• _Votre tâche_:
Poursuivez le texte sur l'évolution de l'habitation et des conditions de logement au Québec en reprenant après sa dernière phrase.

Évolution de l’habitation et des conditions de logement au Québec

De l’organisation des services d’hygiène publique à la fin du XIXe siècle aux dernières modifications du Code de construction, l’évolution de l’habitation et des conditions de logement au Québec au cours des dernières décennies a connu une progression notoire.

Hygiène et salubrité

D’abord dévolus aux municipalités, les pouvoirs et responsabilités en matière de services de santé, d’hygiène publique et de salubrité ont progressivement été encadrés par des autorités gouvernementales provinciales (en 1887 par le Conseil d’hygiène de la province de Québec, qui devient le Service provincial d’hygiène en 1921). La volonté d’appliquer une réglementation uniforme – mesures d’hygiène minimales – et d’étendre les services de santé à la quasi-totalité du territoire habité de la province rencontre cependant une certaine résistance de la part des municipalités, qui ne voient pas encore les bienfaits des mesures sanitaires imposées, constatent leur perte d’autonomie dans ce domaine et craignent une augmentation des dépenses reliées à ces nouvelles mesures (Guérard, 1996).

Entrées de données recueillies
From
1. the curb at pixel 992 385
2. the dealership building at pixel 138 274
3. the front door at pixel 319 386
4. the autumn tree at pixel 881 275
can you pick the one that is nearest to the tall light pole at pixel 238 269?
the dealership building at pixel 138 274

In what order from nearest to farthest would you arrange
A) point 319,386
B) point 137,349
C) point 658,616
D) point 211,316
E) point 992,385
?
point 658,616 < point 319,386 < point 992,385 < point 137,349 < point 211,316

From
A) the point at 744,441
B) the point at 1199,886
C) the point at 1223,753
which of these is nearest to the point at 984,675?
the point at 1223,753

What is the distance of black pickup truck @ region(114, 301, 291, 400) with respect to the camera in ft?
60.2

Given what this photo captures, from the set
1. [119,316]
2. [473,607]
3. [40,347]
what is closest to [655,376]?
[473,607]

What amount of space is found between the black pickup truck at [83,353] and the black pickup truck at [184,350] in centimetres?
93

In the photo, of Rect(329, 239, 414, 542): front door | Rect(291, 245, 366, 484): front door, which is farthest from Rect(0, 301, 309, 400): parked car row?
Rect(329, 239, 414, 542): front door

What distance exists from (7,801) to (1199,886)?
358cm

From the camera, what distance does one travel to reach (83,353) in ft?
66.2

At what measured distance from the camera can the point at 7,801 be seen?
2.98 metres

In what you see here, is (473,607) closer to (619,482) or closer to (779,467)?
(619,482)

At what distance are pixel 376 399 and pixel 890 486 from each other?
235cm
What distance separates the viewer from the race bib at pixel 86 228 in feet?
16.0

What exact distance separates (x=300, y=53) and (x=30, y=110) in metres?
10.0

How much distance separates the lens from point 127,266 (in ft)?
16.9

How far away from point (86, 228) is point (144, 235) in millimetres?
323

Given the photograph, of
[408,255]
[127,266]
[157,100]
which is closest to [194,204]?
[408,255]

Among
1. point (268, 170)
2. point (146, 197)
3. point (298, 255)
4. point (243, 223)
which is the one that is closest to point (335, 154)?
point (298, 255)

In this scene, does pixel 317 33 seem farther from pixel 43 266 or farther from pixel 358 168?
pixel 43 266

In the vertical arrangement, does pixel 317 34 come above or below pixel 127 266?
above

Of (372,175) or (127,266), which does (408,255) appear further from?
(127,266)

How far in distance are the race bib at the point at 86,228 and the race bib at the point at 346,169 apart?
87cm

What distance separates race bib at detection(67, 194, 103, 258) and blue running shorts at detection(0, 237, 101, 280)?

• _Réponse à la tâche_:
L’implantation dès 1926 des Unités sanitaires, qui se chargent à la fois de la surveillance des mesures d’hygiène publique et de la médecine préventive, fait graduellement passer la gestion des services de santé et de l’hygiène publique des municipalités à ces nouvelles entités. Les Unités sanitaires permettent de normaliser les services sur la majeure partie du territoire, tant en milieu urbain que rural, et de promouvoir la médicalisation de la société québécoise (Guérard, 1996). Leur abolition au début des années 1970 permet la mise sur pied graduelle des départements de santé communautaire (DSC) et des centres locaux de services communautaires (CLSC), ce qui a notamment eu pour effet d’éloigner administrativement les organisations de santé publique des responsables municipaux (Dufour-Turbis, Levasseur, et al., 2015), ces derniers étant jusqu’alors impliqués dans les services de santé et d’hygiène publique.

Les restructurations subséquentes du réseau de la santé ont continué à modeler le système : d’abord, en 1993, avec la fusion de nombreux DSC et CLSC et la création de 18 directions de santé publique (DSP); puis, en 2003, avec l’intégration de celles-ci aux agences régionales de santé et de services sociaux (ASSS); et, en 2005, avec l’intégration des CLSC aux centres de santé et de services sociaux (CSSS). En 2015, dans le cadre de nouvelles fusions, les DSP et les CSSS ont été regroupés en centres intégrés universitaires de santé et de services sociaux (CIUSSS) et en centres intégrés de santé et de services sociaux (CISSS).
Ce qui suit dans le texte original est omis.